I am trying to familiarize with Doc2Vec results by using a public dataset of movie reviews. I have cleaned the data and run the model. There are, as you can see below, 6 tags/genres. Each is a document with its vector representation.
doc_tags = list(doc2vec_model.docvecs.doctags.keys())
print(doc_tags)
X = doc2vec_model[doc_tags]
print(X)
['animation', 'fantasy', 'comedy', 'action', 'romance', 'sci-fi']

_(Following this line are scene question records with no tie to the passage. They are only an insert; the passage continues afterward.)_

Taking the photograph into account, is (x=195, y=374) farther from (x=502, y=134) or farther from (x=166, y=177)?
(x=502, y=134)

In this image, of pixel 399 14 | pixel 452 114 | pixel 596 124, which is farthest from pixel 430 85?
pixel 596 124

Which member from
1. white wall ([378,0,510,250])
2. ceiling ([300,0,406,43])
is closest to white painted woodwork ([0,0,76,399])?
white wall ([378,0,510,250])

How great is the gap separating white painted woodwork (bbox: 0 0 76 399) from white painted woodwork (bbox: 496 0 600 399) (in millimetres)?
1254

[[ -0.6630892 0.20754902 0.2949621 0.622197 0.15592825]
[ -1.0809666 0.64607996 0.3626246 0.9261689 0.31883526]
[ -2.3482993 2.410015 0.86162883 3.0468733 -0.3903969 ]

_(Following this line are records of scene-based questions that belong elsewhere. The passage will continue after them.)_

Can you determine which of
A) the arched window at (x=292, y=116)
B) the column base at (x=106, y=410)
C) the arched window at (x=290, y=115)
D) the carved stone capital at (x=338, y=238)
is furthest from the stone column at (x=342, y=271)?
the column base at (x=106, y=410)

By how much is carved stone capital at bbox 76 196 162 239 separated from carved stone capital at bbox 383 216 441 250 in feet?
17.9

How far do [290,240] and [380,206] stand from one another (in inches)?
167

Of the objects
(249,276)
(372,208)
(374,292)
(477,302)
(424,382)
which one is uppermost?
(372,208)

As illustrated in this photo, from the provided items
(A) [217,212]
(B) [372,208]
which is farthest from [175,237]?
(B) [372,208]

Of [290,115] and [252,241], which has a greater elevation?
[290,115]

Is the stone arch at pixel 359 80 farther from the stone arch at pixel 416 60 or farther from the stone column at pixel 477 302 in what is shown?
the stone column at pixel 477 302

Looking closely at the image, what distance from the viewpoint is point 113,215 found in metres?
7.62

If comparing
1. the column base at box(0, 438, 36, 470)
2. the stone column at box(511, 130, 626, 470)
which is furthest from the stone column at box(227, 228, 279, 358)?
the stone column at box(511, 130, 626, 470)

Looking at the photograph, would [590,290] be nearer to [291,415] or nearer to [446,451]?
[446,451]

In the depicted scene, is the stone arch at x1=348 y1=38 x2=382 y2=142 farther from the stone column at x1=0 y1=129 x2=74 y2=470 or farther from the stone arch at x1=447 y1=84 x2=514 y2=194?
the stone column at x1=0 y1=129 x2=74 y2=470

[ -1.7452248 0.25237766 0.6007084 2.2371168 0.9400951 ]
[ -1.9570891 1.3037877 -0.24805197 1.6109428 -0.3572465 ]
[-15.548988 -4.129228 3.608777 -0.10240117 3.2107658 ]]
print(doc2vec_model.docvecs.most_similar('romance'))

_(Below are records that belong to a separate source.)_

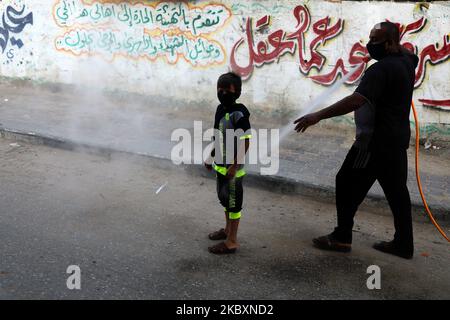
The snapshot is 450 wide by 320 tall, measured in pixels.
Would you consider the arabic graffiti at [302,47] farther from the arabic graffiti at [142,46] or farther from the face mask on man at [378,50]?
the face mask on man at [378,50]

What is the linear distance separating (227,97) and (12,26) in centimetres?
791

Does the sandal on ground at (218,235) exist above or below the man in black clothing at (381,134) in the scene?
below

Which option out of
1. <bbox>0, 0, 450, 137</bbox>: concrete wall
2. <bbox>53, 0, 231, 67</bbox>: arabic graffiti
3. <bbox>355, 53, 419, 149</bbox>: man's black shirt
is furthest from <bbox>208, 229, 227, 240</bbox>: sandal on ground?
<bbox>53, 0, 231, 67</bbox>: arabic graffiti

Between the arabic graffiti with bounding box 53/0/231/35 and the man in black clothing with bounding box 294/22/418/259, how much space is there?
4.57 m

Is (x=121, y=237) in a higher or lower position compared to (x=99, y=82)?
lower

[('comedy', 0.6839742660522461), ('animation', 0.6497607827186584), ('fantasy', 0.5627620220184326), ('sci-fi', 0.14199887216091156), ('action', 0.046558648347854614)]
"Romance" and "comedy" are fairly similar, while "action" and "sci-fi" are fairly dissimilar genres compared to "romance". So far so good. However, in order to visualize the results, I need to reduce the vector dimensionality. Therefore, I try first t-SNE and then PCA. This is the code and the results:
# TSNE
tsne = TSNE(n_components=2)
X_tsne = tsne.fit_transform(X)
df = pd.DataFrame(X_tsne, index=doc_tags, columns=['x', 'y'])
print(df)
x y
animation -162.499695 74.153679
fantasy -10.496888 93.687149
comedy -38.886723 -56.914558
action -76.036247 232.218231
romance 101.005371 198.827988
sci-fi 123.960182 20.141081
# PCA
pca = PCA(n_components=2)
X_pca = pca.fit_transform(X)
df_1 = pd.DataFrame(X_pca, index=doc_tags, columns=['x', 'y'])
print(df_1)
x y
animation -3.060287 -1.474442
fantasy -2.815175 -0.888522
comedy -2.520171 2.244404
action -2.063809 -0.191137
romance -2.578774 0.370727
sci-fi 13.038214 -0.061030
There is something wrong. This is even more visible when I visualize the results:
TSNE:
PCA:
This is clearly not what the model has produced. I am sure I am missing something basic. If you have any suggestions, it would be greatly appreciated.